Source excerpt ::
◆ ◆ ◆ ◆ ◆
RENAISSANCE writers have plenty to say about women and romance, most of it disparaging –on both sides of the equation. On the one hand, romance itself tends to be identified with the feminine. The leisured experience of reading chivalric literature is metaphorically equated with the bewitching snares and diversions that are forever threatening to seduce the heroes of these books from their assigned quests, displacing them from the category of the ‘knight errant’ into that of the merely ‘errant’. Books of chivalry thus might themselves figure as tempting Acrasias or Lyndarazas, invitations to surrender oneself to present pleasure at the expense of one's virtue. Time and again, we are warned of the propensity of such books to induce lustful thoughts. For François de la Noue, texts such as Amadis de Gaule are virtual handbooks of sexual misadventure, as alluring as they are dangerous, full of ‘impudent and foule loves’. This is the process that Patricia Parker describes, whereby romance ‘became increasingly synonymous with one of its own archetypes –the protective but potentially indolent bower’.
◆ ◆ ◆ ◆ ◆
Dataset extract ::
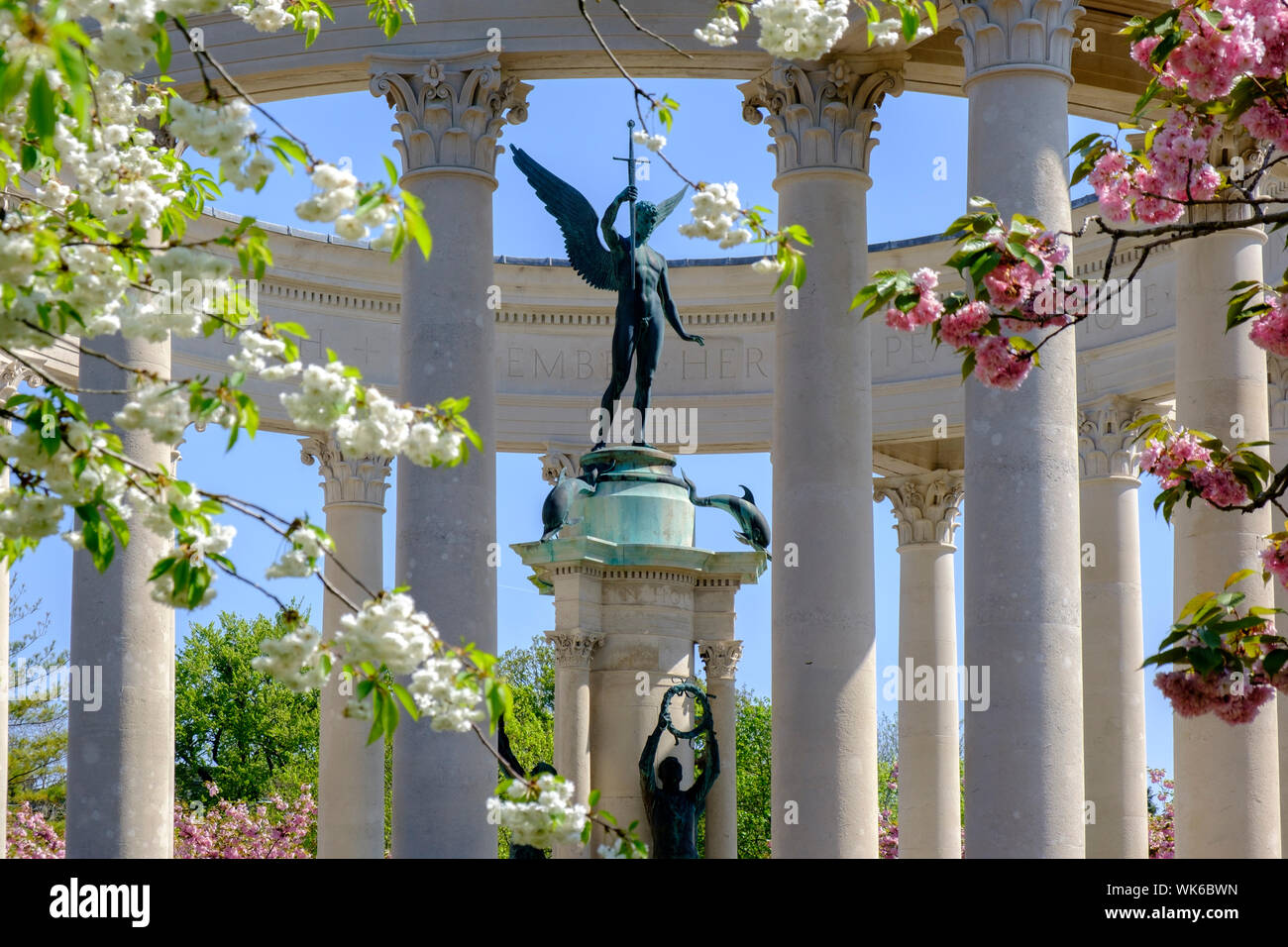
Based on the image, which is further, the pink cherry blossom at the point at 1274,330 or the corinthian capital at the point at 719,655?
◆ ◆ ◆ ◆ ◆
Problem to work on ::
Pick up the passage above on how Renaissance writers linked romance with women and cast both in a poor light, and write the next part of it, starting after its final sentence.

Output below ::
Beyond this, we also have a large amount of commentary on the topic of women themselves reading romance, again almost invariably dismissive. Despite the gendering of the genre as female, the (presumed) danger seems, if anything, to have been amplified in the case of the lady reader. Again and again we are reminded of the threat to female virtue that such a figure represents.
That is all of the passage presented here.